REQUIREMENT:
Everything in the listing below should be repeated verbatim, apart from the pictures.

PROVIDED DATA:
=== Begin Enclosure ===

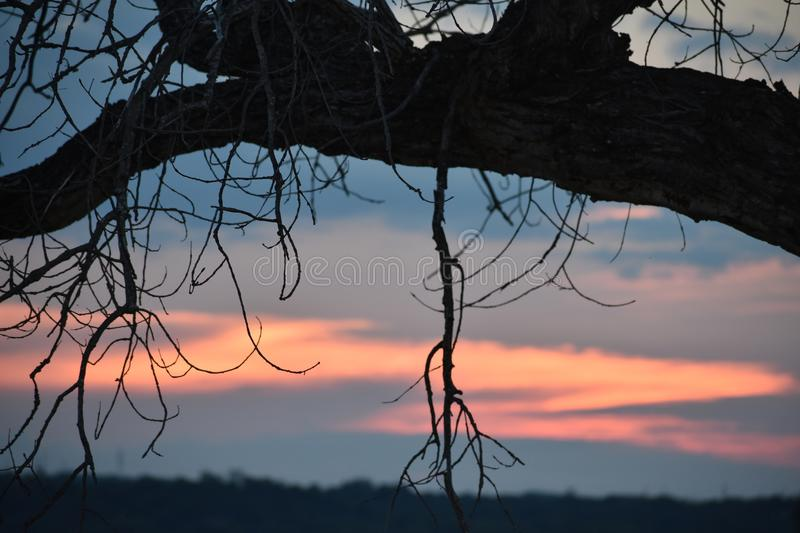 Bent Tree at sunset in Weatherford lake in Texas. This was taken in Texas, while driving around looking for nice images to capture stock photography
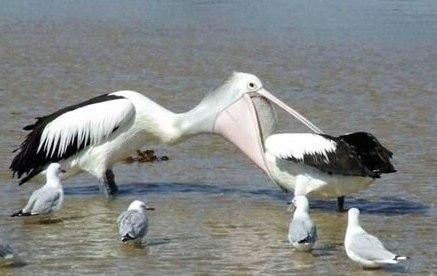 pelican-dentist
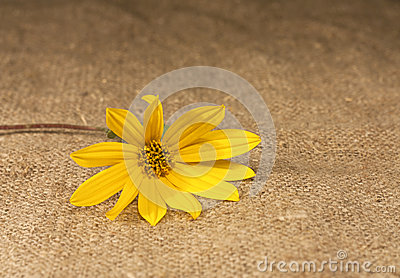 Yellow flower lying on the tablecloth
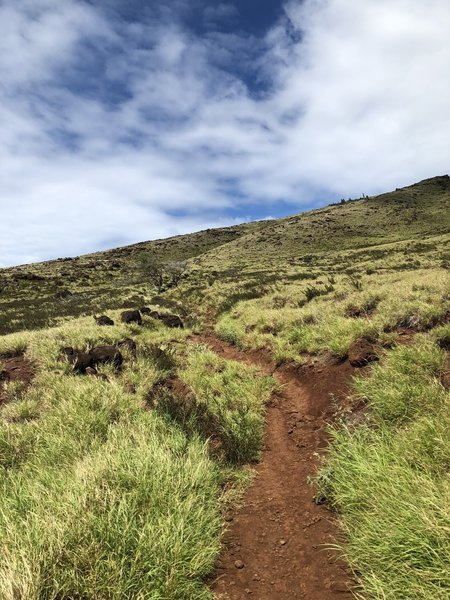 One of the smoother portions of the trail, heading up from east to west.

=== End Enclosure ===

TASK ANSWER:
 Bent Tree at sunset in Weatherford lake in Texas. This was taken in Texas, while driving around looking for nice images to capture stock photography
 pelican-dentist
 Yellow flower lying on the tablecloth
 One of the smoother portions of the trail, heading up from east to west.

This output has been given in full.